## [Given task 1]
Does the probe head abstract support each of these statements: (a) the spacer keeps a gap between the upper substrate and the lower substrate assembly, (b) the interconnect structure sits on the upper substrate, (c) the second probes pass through the lower through holes? Answer yes or no for each, quoting the text's deciding words.

## [Page excerpt]
US20260126469A1US 20260126469 A1US20260126469 A1US 20260126469A1US-20260126469-A1

Abstract

A probe head for performing an electrical test on a device under test (DUT) includes an upper substrate including a plurality of upper through holes, a lower substrate assembly disposed under the upper substrate and including a plurality of lower through holes corresponding to the plurality of upper through holes respectively, a spacer connected between the upper substrate and the lower substrate assembly to maintain a gap between the upper substrate and the lower substrate assembly, a plurality of first probes extending through the plurality of upper through holes and the plurality of lower through holes respectively, an interconnect structure disposed on the lower substrate assembly and comprising a dielectric layer and a circuit layer, and a plurality of second probes disposed on the interconnect structure and electrically connected to one another through the circuit layer.

Inventors

  • Kuan Chun Chen
  • Guang-Sing HUANG
  • Shu An SHANG
  • Hsiou-Yu He
  • Kai-Yi Tang
  • Tsai-Ning LU

Assignees

  • TAIWAN SEMICONDUCTOR MANUFACTURING COMPANY, LTD.

## [Detection examples]
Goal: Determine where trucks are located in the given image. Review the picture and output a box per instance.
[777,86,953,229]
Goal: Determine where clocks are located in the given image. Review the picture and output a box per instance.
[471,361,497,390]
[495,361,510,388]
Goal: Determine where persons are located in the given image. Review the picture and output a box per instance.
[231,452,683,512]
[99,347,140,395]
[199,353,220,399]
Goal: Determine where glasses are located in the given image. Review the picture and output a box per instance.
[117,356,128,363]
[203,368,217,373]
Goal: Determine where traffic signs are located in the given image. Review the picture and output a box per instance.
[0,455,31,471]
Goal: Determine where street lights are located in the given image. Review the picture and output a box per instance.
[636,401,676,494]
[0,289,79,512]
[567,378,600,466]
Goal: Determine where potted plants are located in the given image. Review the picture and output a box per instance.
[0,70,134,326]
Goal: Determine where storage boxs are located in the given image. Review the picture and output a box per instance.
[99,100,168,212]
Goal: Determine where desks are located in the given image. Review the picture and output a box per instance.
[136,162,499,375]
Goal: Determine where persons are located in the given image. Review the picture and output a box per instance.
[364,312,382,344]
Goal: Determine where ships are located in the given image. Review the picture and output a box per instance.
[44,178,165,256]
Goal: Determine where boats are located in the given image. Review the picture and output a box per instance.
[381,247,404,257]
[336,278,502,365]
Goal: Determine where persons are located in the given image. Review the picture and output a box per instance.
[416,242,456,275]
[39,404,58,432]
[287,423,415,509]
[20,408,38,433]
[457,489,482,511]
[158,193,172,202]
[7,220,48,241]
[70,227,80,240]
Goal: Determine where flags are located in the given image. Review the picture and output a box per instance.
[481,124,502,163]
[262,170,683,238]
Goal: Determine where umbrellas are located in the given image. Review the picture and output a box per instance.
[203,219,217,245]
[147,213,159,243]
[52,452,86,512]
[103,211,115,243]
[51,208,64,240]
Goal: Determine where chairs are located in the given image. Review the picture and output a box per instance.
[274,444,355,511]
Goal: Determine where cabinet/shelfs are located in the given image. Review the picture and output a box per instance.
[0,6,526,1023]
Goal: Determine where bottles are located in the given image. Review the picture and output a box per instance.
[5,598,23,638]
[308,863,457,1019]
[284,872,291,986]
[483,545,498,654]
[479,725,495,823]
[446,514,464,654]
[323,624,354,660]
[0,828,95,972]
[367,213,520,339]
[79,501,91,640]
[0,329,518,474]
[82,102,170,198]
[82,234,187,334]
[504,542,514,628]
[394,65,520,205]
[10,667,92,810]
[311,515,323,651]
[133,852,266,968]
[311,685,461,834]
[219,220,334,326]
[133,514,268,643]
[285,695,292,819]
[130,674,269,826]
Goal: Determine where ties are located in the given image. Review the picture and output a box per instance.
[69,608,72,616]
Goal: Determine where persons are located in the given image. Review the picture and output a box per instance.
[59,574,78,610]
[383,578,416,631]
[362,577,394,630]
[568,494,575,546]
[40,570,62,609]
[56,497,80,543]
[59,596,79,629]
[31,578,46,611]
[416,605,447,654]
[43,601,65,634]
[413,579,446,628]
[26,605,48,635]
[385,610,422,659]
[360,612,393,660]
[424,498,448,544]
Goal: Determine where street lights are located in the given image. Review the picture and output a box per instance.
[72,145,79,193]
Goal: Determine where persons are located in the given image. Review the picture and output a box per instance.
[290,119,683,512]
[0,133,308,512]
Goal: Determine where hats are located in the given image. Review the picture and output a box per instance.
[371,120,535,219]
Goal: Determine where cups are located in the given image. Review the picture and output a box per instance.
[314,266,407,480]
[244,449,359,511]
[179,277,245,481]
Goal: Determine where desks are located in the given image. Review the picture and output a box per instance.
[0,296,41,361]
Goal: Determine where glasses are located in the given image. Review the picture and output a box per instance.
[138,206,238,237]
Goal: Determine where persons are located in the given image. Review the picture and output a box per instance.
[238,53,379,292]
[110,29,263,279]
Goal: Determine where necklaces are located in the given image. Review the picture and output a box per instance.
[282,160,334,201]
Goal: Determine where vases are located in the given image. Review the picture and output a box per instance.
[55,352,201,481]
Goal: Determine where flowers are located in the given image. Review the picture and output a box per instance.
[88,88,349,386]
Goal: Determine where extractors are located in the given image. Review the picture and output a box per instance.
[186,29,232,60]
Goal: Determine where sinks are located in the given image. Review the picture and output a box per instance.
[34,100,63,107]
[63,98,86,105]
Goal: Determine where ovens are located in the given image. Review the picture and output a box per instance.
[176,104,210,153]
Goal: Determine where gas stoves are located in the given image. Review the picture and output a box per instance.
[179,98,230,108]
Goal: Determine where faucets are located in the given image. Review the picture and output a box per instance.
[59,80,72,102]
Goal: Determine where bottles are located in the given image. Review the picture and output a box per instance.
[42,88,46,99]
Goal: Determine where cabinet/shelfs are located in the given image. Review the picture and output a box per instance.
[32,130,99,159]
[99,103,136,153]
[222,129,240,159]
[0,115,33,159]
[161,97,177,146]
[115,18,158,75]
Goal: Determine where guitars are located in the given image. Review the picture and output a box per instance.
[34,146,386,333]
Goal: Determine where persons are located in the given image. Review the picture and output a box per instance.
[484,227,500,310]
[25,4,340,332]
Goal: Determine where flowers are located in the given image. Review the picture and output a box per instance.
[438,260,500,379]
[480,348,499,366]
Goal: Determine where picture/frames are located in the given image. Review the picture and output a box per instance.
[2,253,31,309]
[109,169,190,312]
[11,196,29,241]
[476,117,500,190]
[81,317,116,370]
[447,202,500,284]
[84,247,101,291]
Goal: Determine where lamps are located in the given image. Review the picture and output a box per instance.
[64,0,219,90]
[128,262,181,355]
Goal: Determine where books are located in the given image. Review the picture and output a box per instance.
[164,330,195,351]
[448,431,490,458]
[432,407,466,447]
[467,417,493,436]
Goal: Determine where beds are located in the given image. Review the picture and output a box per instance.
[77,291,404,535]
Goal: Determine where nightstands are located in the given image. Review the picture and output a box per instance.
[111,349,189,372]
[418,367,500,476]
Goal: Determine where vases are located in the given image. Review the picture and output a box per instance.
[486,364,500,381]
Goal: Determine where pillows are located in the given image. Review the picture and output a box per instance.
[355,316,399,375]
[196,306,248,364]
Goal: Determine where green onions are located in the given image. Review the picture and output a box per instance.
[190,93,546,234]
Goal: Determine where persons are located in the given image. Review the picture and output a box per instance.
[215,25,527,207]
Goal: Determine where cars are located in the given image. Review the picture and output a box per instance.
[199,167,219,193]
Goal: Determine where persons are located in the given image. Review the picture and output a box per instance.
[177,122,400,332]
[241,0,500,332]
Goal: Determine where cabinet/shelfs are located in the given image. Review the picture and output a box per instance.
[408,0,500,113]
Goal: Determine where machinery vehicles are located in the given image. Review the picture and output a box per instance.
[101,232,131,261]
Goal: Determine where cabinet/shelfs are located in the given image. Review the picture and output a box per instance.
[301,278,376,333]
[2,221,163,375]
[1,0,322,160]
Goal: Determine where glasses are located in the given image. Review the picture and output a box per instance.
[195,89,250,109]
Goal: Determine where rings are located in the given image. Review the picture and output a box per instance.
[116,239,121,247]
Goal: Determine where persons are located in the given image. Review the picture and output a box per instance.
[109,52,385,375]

## [Given task 2]
Copy the part of the rows that opens with the line containing "Goal: Determine where hats" and closes with the line containing "[138,206,238,237]", both lines included.

## [Exercise answer 1]
(a) Yes: "a spacer connected between the upper substrate and the lower substrate assembly to maintain a gap between the upper substrate and the lower substrate assembly"
(b) No: "an interconnect structure disposed on the lower substrate assembly"
(c) No: "a plurality of second probes disposed on the interconnect structure"

## [Exercise answer 2]
Goal: Determine where hats are located in the given image. Review the picture and output a box per instance.
[371,120,535,219]
Goal: Determine where cups are located in the given image. Review the picture and output a box per instance.
[314,266,407,480]
[244,449,359,511]
[179,277,245,481]
Goal: Determine where desks are located in the given image. Review the picture and output a box per instance.
[0,296,41,361]
Goal: Determine where glasses are located in the given image. Review the picture and output a box per instance.
[138,206,238,237]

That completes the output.